### Provided data
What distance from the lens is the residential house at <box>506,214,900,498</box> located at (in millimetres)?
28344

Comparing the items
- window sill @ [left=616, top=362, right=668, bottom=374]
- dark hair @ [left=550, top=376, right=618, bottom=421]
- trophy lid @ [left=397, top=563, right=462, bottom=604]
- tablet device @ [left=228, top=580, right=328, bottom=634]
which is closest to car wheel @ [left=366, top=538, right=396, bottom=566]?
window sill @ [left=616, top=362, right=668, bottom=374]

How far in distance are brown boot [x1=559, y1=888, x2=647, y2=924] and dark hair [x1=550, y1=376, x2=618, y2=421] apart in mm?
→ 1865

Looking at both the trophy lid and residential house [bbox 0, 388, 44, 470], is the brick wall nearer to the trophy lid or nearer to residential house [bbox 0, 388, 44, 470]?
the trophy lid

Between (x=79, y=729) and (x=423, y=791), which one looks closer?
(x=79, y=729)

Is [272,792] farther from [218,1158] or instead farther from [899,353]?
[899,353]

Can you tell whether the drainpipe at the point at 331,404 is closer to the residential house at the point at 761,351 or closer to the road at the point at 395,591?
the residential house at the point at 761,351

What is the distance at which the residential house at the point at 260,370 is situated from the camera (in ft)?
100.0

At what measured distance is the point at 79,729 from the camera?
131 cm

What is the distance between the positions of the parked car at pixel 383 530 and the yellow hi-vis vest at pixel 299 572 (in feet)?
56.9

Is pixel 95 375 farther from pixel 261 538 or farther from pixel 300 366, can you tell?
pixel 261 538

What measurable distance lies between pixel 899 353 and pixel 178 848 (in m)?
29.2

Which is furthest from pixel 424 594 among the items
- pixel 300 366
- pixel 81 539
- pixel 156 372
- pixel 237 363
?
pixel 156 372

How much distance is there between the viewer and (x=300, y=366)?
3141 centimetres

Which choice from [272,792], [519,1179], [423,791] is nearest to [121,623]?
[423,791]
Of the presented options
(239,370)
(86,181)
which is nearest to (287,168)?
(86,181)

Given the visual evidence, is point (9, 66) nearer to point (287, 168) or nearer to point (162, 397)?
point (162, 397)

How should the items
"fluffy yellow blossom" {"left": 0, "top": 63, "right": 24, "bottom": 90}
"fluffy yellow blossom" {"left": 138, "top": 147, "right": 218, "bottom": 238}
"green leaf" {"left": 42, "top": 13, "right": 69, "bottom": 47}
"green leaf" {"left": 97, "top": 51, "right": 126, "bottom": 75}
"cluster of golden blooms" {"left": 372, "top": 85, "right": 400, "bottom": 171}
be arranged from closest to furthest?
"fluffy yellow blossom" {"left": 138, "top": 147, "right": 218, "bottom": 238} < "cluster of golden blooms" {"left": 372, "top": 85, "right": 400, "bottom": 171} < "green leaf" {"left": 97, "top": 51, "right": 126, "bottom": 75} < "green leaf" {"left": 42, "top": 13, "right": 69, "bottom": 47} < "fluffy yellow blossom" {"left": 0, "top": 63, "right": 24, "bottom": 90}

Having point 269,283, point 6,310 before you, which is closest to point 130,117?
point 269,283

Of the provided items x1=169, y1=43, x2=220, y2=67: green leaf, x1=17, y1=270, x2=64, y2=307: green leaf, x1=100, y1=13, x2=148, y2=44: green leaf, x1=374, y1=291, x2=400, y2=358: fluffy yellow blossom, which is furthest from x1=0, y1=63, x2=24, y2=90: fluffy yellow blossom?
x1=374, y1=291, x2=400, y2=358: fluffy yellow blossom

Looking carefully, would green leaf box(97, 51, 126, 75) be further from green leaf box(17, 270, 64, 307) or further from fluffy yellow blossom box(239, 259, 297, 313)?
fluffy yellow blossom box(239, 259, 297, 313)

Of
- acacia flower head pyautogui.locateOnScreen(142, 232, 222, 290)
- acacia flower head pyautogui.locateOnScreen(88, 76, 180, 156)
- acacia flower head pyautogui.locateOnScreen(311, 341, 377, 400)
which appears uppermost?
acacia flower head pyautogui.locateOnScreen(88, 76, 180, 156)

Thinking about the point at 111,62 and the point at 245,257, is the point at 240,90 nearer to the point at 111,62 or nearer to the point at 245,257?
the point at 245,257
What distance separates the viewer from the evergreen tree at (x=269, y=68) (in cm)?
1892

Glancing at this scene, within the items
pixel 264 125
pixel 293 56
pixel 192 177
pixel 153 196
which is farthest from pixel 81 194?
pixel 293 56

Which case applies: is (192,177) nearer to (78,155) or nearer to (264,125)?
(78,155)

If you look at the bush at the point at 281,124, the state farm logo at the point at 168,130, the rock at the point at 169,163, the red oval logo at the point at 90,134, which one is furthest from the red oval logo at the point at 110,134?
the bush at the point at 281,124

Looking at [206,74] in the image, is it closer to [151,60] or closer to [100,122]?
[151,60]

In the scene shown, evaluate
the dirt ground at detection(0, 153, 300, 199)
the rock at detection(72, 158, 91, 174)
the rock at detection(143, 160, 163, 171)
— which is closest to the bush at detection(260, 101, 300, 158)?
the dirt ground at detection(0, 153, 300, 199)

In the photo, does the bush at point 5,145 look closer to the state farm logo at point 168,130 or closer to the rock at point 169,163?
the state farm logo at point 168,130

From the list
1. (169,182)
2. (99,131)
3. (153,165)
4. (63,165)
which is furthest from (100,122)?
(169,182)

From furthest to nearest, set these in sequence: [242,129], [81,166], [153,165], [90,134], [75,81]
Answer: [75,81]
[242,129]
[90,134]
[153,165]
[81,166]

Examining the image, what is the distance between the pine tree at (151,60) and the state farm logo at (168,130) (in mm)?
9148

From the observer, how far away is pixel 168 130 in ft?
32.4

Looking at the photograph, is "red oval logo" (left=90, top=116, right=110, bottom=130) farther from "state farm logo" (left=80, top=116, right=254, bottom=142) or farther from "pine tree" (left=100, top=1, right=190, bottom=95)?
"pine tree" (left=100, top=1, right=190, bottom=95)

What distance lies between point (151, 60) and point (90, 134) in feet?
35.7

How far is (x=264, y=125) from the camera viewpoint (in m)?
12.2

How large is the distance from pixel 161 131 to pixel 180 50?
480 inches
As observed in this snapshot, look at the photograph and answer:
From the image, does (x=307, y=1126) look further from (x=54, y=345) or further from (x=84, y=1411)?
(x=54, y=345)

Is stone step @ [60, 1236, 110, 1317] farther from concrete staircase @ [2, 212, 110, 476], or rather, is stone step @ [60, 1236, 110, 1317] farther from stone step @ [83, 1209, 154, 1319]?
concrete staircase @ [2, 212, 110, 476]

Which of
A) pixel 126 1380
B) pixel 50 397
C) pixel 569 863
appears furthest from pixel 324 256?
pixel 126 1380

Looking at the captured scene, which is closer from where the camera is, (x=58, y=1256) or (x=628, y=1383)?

### What you will do
Your task is to repeat the data exactly, with nothing left out.

### Result of the exercise
What distance from the lens is the residential house at <box>506,214,900,498</box> located at (in millimetres)?
28344

Comparing the items
- window sill @ [left=616, top=362, right=668, bottom=374]
- dark hair @ [left=550, top=376, right=618, bottom=421]
- trophy lid @ [left=397, top=563, right=462, bottom=604]
- tablet device @ [left=228, top=580, right=328, bottom=634]
which is closest to car wheel @ [left=366, top=538, right=396, bottom=566]?
window sill @ [left=616, top=362, right=668, bottom=374]

How far in distance are brown boot [x1=559, y1=888, x2=647, y2=924] and dark hair [x1=550, y1=376, x2=618, y2=421] apart in mm?
→ 1865

Looking at both the trophy lid and residential house [bbox 0, 388, 44, 470], is the brick wall nearer to the trophy lid or nearer to residential house [bbox 0, 388, 44, 470]?
the trophy lid

Between (x=79, y=729) and (x=423, y=791), which one looks closer?
(x=79, y=729)

Is [272,792] farther from [218,1158] or instead farther from [899,353]?
[899,353]

Can you tell whether the drainpipe at the point at 331,404 is closer to the residential house at the point at 761,351 or closer to the road at the point at 395,591?
the residential house at the point at 761,351

What is the distance at which the residential house at the point at 260,370 is situated from the camera (in ft)?
100.0

At what measured distance is the point at 79,729 from the camera?
131 cm

What is the distance between the positions of the parked car at pixel 383 530 and the yellow hi-vis vest at pixel 299 572 (in feet)?
56.9

Is pixel 95 375 farther from pixel 261 538 or farther from pixel 300 366, can you tell?
pixel 261 538

What measurable distance lies between pixel 899 353 and pixel 178 848 (in m)?
29.2

Which is furthest from pixel 424 594 among the items
- pixel 300 366
- pixel 81 539
- pixel 156 372
- pixel 237 363
?
pixel 156 372

How much distance is there between the viewer and (x=300, y=366)?
3141 centimetres

Which choice from [272,792], [519,1179], [423,791] is nearest to [121,623]?
[423,791]
Of the presented options
(239,370)
(86,181)
which is nearest to (287,168)?
(86,181)

Given the visual evidence, is point (9, 66) nearer to point (287, 168) or nearer to point (162, 397)?
point (162, 397)

How should the items
"fluffy yellow blossom" {"left": 0, "top": 63, "right": 24, "bottom": 90}
"fluffy yellow blossom" {"left": 138, "top": 147, "right": 218, "bottom": 238}
"green leaf" {"left": 42, "top": 13, "right": 69, "bottom": 47}
"green leaf" {"left": 97, "top": 51, "right": 126, "bottom": 75}
"cluster of golden blooms" {"left": 372, "top": 85, "right": 400, "bottom": 171}
be arranged from closest to furthest?
"fluffy yellow blossom" {"left": 138, "top": 147, "right": 218, "bottom": 238} < "cluster of golden blooms" {"left": 372, "top": 85, "right": 400, "bottom": 171} < "green leaf" {"left": 97, "top": 51, "right": 126, "bottom": 75} < "green leaf" {"left": 42, "top": 13, "right": 69, "bottom": 47} < "fluffy yellow blossom" {"left": 0, "top": 63, "right": 24, "bottom": 90}

Having point 269,283, point 6,310 before you, which is closest to point 130,117?
point 269,283

Of the provided items x1=169, y1=43, x2=220, y2=67: green leaf, x1=17, y1=270, x2=64, y2=307: green leaf, x1=100, y1=13, x2=148, y2=44: green leaf, x1=374, y1=291, x2=400, y2=358: fluffy yellow blossom, which is furthest from x1=0, y1=63, x2=24, y2=90: fluffy yellow blossom?
x1=374, y1=291, x2=400, y2=358: fluffy yellow blossom

Looking carefully, would green leaf box(97, 51, 126, 75) be further from green leaf box(17, 270, 64, 307) or further from fluffy yellow blossom box(239, 259, 297, 313)?
fluffy yellow blossom box(239, 259, 297, 313)

Of
- acacia flower head pyautogui.locateOnScreen(142, 232, 222, 290)
- acacia flower head pyautogui.locateOnScreen(88, 76, 180, 156)
- acacia flower head pyautogui.locateOnScreen(311, 341, 377, 400)
which appears uppermost?
acacia flower head pyautogui.locateOnScreen(88, 76, 180, 156)

Thinking about the point at 111,62 and the point at 245,257, is the point at 240,90 nearer to the point at 111,62 or nearer to the point at 245,257?
the point at 245,257
What distance separates the viewer from the evergreen tree at (x=269, y=68) (in cm)?
1892

Glancing at this scene, within the items
pixel 264 125
pixel 293 56
pixel 192 177
pixel 153 196
which is farthest from pixel 81 194?
pixel 293 56

Which case applies: is (192,177) nearer to (78,155) or nearer to (264,125)?
(78,155)

If you look at the bush at the point at 281,124, the state farm logo at the point at 168,130, the rock at the point at 169,163, the red oval logo at the point at 90,134, which one is furthest from the red oval logo at the point at 110,134?
the bush at the point at 281,124

Looking at [206,74] in the image, is it closer to [151,60] or closer to [100,122]?
[151,60]

In the scene shown, evaluate
the dirt ground at detection(0, 153, 300, 199)
the rock at detection(72, 158, 91, 174)
the rock at detection(143, 160, 163, 171)
— which is closest to the bush at detection(260, 101, 300, 158)?
the dirt ground at detection(0, 153, 300, 199)

In the photo, does the bush at point 5,145 look closer to the state farm logo at point 168,130 or closer to the rock at point 169,163?
the state farm logo at point 168,130

From the list
1. (169,182)
2. (99,131)
3. (153,165)
4. (63,165)
which is furthest from (100,122)?
(169,182)

From furthest to nearest, set these in sequence: [242,129], [81,166], [153,165], [90,134], [75,81]
Answer: [75,81]
[242,129]
[90,134]
[153,165]
[81,166]

Examining the image, what is the distance between the pine tree at (151,60) and the state farm logo at (168,130) (in mm)?
9148

From the observer, how far away is pixel 168 130 in ft?
32.4

Looking at the photograph, is "red oval logo" (left=90, top=116, right=110, bottom=130) farther from "state farm logo" (left=80, top=116, right=254, bottom=142) or farther from "pine tree" (left=100, top=1, right=190, bottom=95)?
"pine tree" (left=100, top=1, right=190, bottom=95)

What distance lies between point (151, 60) and point (90, 134) in feet?
35.7

How far is (x=264, y=125) from the camera viewpoint (in m)?
12.2

How large is the distance from pixel 161 131 to pixel 180 50?
480 inches
As observed in this snapshot, look at the photograph and answer:
From the image, does (x=307, y=1126) look further from (x=54, y=345) or further from (x=84, y=1411)?
(x=54, y=345)

Is stone step @ [60, 1236, 110, 1317] farther from concrete staircase @ [2, 212, 110, 476], or rather, is stone step @ [60, 1236, 110, 1317] farther from stone step @ [83, 1209, 154, 1319]?
concrete staircase @ [2, 212, 110, 476]

Which of
A) pixel 126 1380
B) pixel 50 397
C) pixel 569 863
appears furthest from pixel 324 256?
pixel 126 1380

Looking at the captured scene, which is closer from where the camera is, (x=58, y=1256) or (x=628, y=1383)?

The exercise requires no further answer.